A fines de junio de 2022, el Emiliano Durand pronunció tal vez su único discurso en el recinto de la Legislatura, lo hizo a pocos días del fallecimiento del exjuez federal Ricardo Lona, señalando lo siguiente: “No merece ningún homenaje, fue un juez que permitió crímenes aberrantes y garantizó la impunidad. Un juez que en la última dictadura militar no defendió ni la libertad, ni la vida”.
En esa ocasión, muchos entendieron que esa manifestación fue vertida en su condición de nieto de la reconocida referentes de Derechos Humanos, Lucrecia Barquet, quien militó en la “Comisión de Familiares de Detenidos y Desaparecidos por razones políticas y gremiales”, luego de regresar a Salta desde el exilio.
Durand pasó de esa manifestación que sorprendió por su contenido y audacia, a una votación silenciosa y vergonzante el pasado 1 de junio de 2023, cuando acompañó la sanción definitiva de la conocida Ley Anti protesta social, la cual fue caracterizada como una norma propia de la dictadura porque cercena un derechos elementales como los reclamos y la expresión.
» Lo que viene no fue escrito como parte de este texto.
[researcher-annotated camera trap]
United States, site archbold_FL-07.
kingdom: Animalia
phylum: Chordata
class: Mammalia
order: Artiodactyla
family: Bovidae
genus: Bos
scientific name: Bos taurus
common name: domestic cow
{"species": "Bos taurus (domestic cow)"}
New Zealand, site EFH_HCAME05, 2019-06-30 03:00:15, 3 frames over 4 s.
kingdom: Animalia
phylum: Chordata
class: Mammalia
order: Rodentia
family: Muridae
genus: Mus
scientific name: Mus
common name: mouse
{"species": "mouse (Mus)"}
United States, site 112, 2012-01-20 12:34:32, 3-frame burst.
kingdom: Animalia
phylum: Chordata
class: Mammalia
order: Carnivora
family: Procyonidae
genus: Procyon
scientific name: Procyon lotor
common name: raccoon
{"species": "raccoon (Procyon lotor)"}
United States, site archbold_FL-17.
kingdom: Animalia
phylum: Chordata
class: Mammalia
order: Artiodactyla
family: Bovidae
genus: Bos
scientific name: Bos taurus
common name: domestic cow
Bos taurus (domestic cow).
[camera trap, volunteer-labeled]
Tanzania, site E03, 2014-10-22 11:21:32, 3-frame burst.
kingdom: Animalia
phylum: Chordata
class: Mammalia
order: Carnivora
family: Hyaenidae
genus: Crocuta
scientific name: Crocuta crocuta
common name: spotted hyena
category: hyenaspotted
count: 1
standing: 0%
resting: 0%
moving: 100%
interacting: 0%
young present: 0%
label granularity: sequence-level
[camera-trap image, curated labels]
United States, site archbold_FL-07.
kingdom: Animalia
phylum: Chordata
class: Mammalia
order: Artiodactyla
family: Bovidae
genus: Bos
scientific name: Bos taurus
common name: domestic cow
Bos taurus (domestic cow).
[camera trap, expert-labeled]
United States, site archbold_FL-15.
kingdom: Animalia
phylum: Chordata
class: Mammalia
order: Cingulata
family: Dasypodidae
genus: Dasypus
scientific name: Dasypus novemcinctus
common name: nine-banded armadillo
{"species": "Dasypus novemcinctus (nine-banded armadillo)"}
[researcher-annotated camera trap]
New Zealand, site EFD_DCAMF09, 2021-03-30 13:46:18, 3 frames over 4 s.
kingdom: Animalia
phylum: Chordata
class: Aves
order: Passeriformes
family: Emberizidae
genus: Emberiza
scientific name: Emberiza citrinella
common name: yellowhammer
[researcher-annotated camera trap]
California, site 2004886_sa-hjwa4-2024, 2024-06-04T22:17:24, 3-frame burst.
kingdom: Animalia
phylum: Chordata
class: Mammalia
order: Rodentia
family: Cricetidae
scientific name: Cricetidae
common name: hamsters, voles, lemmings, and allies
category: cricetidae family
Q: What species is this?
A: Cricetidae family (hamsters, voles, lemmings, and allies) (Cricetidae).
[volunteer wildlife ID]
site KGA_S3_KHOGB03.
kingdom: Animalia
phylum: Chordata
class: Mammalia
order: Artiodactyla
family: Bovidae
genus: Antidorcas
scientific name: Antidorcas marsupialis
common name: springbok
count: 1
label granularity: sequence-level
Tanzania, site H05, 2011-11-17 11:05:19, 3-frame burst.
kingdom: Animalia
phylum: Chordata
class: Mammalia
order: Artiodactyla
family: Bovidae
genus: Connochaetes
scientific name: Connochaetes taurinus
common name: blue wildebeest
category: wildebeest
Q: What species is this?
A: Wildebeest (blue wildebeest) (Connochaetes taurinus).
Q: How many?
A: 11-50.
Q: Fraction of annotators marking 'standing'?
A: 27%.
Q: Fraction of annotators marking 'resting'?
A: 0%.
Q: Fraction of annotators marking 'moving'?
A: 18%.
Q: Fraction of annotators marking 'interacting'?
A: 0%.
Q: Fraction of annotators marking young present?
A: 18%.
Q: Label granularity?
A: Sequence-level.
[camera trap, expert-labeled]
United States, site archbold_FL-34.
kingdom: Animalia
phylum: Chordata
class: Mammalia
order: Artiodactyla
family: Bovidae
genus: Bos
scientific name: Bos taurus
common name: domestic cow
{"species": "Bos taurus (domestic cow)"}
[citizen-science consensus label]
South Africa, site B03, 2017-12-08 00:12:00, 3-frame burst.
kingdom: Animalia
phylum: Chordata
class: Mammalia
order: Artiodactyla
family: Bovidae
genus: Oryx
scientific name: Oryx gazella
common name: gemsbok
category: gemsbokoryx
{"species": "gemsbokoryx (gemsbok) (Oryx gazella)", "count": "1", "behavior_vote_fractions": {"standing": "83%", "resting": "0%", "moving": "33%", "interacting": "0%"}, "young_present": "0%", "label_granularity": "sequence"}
En una sesión del Senado provincial que quedará en la memoria colectiva y en el marco de un encendido debate, no sólo se aguardaba la votación sino también, era muy esperada la palabra del senador por Capital, por varias razones, la primera por la cuestión familiar señalada y la segunda por ser una figura política que viene de dos exitosas cosechas electorales.
Al parecer, ese éxito electoral es inversamente proporcional a la decadencia ética y a la imposibilidad de verbalizar una postura política concreta que vaya más allá de hablar de cursos de capacitación de dudosa eficacia para que Salta salga de la pobreza.